— Excerpt —

Hi Richard,
This is reworking of patch to extend fold_vec_perm to handle VLA vectors.
The attached patch unifies handling of VLS and VLA vector_csts, while
using fallback code
for ctors.

For VLS vector, the patch ignores underlying encoding, and
uses npatterns = nelts, and nelts_per_pattern = 1.

For VLA patterns, if sel has a stepped sequence, then it
only chooses elements from a particular pattern of a particular
input vector.

To make things simpler, the patch imposes following constraints:
(a) op0_npatterns, op1_npatterns and sel_npatterns are powers of 2.
(b) The step size for a stepped sequence is a power of 2, and
      multiple of npatterns of chosen input vector.
(c) Runtime vector length of sel is a multiple of sel_npatterns.
     So, we don't handle sel.length = 2 + 2x and npatterns = 4.

— Problem set —
• a. According to the message, what values does the patch use for npatterns and nelts_per_pattern when handling a VLS vector?
• b. Duplicate the part of the message from "For VLS vector, the" to "multiple of sel_npatterns." word for word.

— Excerpted data —
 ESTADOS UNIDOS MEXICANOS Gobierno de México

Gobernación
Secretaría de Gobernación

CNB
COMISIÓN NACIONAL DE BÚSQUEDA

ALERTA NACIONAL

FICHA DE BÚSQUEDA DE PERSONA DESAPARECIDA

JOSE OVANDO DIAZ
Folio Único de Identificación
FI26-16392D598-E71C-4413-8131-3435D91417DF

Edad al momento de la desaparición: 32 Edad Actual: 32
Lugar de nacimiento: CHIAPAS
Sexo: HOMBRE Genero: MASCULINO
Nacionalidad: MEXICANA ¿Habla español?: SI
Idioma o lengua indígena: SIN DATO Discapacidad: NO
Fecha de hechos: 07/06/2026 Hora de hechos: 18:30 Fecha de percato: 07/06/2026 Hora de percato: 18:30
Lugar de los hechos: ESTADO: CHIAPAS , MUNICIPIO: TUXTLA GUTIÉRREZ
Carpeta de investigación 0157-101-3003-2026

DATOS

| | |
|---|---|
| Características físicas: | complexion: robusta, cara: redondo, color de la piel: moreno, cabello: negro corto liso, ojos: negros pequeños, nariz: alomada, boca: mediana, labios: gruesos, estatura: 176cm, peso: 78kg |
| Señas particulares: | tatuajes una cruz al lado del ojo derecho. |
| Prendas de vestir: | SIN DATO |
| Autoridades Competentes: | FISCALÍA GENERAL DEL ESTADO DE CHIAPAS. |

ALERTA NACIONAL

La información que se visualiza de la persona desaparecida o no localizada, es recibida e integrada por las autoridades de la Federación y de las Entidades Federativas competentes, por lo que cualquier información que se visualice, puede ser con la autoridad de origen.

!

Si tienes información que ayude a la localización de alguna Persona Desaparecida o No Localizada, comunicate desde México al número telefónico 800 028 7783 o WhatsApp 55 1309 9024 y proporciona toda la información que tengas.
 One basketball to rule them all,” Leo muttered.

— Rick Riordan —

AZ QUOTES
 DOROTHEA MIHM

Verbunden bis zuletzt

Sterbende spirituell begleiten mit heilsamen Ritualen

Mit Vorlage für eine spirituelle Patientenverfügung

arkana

— Response list —
• a. npatterns = nelts and nelts_per_pattern = 1

• b.
For VLS vector, the patch ignores underlying encoding, and
uses npatterns = nelts, and nelts_per_pattern = 1.

For VLA patterns, if sel has a stepped sequence, then it
only chooses elements from a particular pattern of a particular
input vector.

To make things simpler, the patch imposes following constraints:
(a) op0_npatterns, op1_npatterns and sel_npatterns are powers of 2.
(b) The step size for a stepped sequence is a power of 2, and
      multiple of npatterns of chosen input vector.
(c) Runtime vector length of sel is a multiple of sel_npatterns.